— Begin —

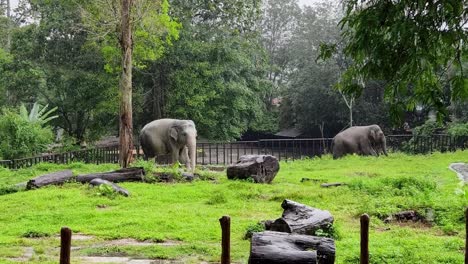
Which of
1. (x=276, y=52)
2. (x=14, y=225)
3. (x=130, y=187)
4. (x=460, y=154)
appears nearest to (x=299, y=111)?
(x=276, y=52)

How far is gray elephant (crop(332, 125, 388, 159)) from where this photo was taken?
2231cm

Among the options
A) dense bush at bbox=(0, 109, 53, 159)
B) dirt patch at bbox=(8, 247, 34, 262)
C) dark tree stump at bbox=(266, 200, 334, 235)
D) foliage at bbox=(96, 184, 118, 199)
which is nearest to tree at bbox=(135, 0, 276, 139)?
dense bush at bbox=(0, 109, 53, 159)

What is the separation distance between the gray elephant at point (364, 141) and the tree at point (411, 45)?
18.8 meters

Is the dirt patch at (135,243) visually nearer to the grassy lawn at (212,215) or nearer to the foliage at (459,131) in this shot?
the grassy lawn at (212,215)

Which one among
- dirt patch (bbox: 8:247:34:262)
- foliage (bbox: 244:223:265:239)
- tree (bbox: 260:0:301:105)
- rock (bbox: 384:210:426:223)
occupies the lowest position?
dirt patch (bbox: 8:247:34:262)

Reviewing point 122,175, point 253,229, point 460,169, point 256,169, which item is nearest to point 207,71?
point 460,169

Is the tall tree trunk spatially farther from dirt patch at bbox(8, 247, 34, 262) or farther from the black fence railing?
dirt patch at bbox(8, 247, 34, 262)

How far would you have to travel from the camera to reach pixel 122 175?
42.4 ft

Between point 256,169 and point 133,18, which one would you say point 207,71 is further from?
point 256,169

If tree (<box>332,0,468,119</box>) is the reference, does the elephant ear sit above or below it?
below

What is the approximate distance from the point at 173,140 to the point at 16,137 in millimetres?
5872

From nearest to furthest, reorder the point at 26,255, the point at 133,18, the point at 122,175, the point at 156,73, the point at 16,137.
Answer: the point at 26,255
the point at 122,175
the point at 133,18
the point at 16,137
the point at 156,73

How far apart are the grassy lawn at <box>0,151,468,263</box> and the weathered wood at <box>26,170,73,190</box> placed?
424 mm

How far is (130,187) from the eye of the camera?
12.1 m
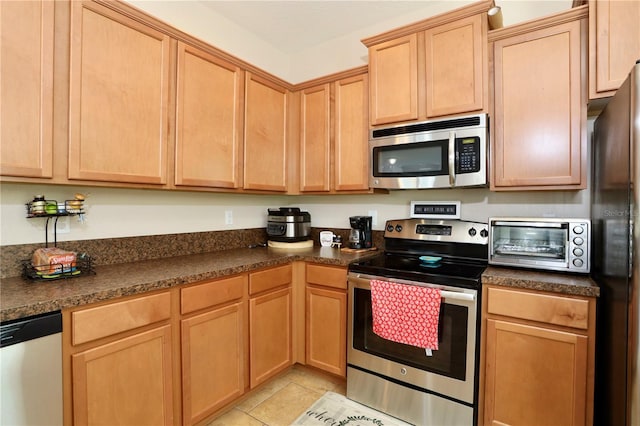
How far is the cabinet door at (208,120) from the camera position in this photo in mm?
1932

— End —
— Begin —

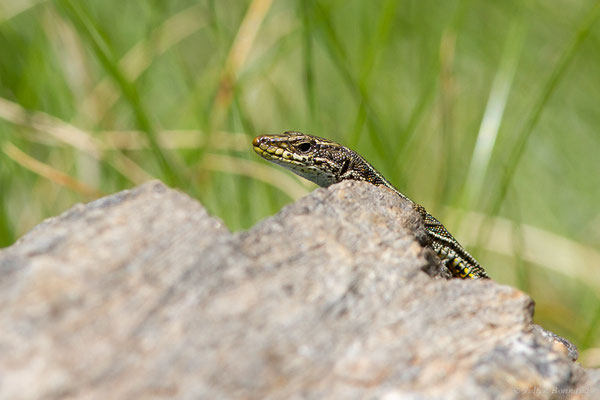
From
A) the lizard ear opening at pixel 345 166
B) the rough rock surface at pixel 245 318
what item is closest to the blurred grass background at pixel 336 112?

— End —

Copy out every line of the listing above that contains the word "elephant". Case matters, so match the capitalization exactly.

How far is gray elephant (crop(332, 125, 388, 159)) from where this photo was taken?
What is the separation distance between the gray elephant at point (364, 141) and the tree at point (411, 45)?
If tree (<box>332,0,468,119</box>) is the reference, does the elephant ear sit above or below it?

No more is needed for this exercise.